* _PROBLEMS TO SOLVE_:
• a. Translate this sentence from the essay on online fame into Spanish: "The new gods we now worship are capricious."
• b. According to the essay on online fame, how much money did Psy make from Gangnam Style?
• c. Reproduce the part of the essay on online fame starting at "The real enablers" and ending at "are cat videos?".

* _EXERCISE TEXT_:
It’s the keystone of our odd age: your brand, your recognizability on social media, how quickly your postings go viral. It’s related to your follower count, your willingness to video and post outrageous (often sexual) or tedious (package-opening) things online. It’s perhaps the most admired and desired, as well as despised and discredited, activity of our time.

If you are a brilliant geneticist, a symphonic contrabassoon soloist, a published author of witty, trenchant fiction, or a skilled woodworker specializing in Victorian replicas, you probably have a cohort of appreciative admirers, colleagues, and clients, and you may derive pleasure in your accomplishments. Most of us once were pleased to do meaningful work and impress those whose opinions we value.

Now most of us want fame, adulation, mania, bling. Rarely, these attributes accrue to someone who combines genuine accomplishment with a naturally entertaining personality, such as Neil deGrasse Tyson. More often, they accrue to someone with no talent or accomplishments whatsoever, such as Kim Kardashian. The GoFundMe campaign of the young woman dying of a curable disease without insurance failed and she died, while that of the young woman who said I want to buy more stuff hit in six figures. The new gods we now worship are capricious.

The real enablers of the era of the monetizable reputation are those who watch and click. Gangnam Style, the most popular Youtube video ever with 900 million views, made only $870,000 for Psy. That’s more than 1000 views per dollar. He was able to capitalize on that fame to earn much more of course, and he’s a far outlier. How many millions, billions of us are watching videos or clicking on ads right now?

How many of those are cat videos?

Efforts to channel click mania into constructive activities such as finding exoplanets or decoding gene sequences have had real success, but only a small minority of people participate.

The hedge fund manager equivalents in this industry are not the video personalities, but the consultants. Really vast fortunes are made by those who can successfully transform an eager corporation or celebrity wannabe into the Next New Thing. These social media savants are similar to the folks who set up brothels and mining equipment stores in San Francisco in the 1850s instead of panning for gold: They can name their price, they don’t have to deal with privation or act like idiots, and they “hit” at a much higher rate than their customers do.

I think that may what galls me most about the online fame game. Unlike diversions of the past, these promise real rewards, leading many people to spend not only their spare time and energy, but the bulk of their time and energy on what for most–approximately 100%–is a false hope.

(Stored data)

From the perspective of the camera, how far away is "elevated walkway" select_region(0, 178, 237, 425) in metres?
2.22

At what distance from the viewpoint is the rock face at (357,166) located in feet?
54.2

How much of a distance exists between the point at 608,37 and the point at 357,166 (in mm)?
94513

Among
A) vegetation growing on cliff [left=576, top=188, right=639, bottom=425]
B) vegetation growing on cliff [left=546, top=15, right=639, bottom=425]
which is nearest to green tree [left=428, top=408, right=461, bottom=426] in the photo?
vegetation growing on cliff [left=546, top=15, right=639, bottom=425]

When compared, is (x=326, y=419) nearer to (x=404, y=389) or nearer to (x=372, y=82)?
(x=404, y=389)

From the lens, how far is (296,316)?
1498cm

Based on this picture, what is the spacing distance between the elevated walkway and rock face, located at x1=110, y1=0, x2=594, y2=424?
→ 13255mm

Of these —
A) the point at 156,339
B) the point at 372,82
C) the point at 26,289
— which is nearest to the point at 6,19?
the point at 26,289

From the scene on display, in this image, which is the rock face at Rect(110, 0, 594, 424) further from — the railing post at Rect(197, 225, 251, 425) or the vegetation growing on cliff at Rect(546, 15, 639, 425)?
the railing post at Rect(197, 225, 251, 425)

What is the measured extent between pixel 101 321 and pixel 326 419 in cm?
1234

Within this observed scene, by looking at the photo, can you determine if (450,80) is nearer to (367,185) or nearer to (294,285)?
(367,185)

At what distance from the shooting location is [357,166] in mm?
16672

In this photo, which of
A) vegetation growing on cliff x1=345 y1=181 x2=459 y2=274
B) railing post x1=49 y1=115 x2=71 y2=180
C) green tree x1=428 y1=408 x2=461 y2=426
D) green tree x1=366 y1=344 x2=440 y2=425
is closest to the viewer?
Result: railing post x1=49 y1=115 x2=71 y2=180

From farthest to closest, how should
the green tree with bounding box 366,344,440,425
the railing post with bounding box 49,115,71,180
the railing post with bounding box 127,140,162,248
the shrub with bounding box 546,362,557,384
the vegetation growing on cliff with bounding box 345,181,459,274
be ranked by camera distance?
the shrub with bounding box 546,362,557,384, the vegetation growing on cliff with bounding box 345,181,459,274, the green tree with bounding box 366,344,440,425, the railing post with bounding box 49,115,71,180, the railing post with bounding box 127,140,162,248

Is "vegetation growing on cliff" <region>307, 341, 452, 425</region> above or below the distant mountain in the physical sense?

* _NUMBERED ANSWERS_:
• a. Los nuevos dioses que ahora adoramos son caprichosos.

• b. $870,000.

• c.
The real enablers of the era of the monetizable reputation are those who watch and click. Gangnam Style, the most popular Youtube video ever with 900 million views, made only $870,000 for Psy. That’s more than 1000 views per dollar. He was able to capitalize on that fame to earn much more of course, and he’s a far outlier. How many millions, billions of us are watching videos or clicking on ads right now?

How many of those are cat videos?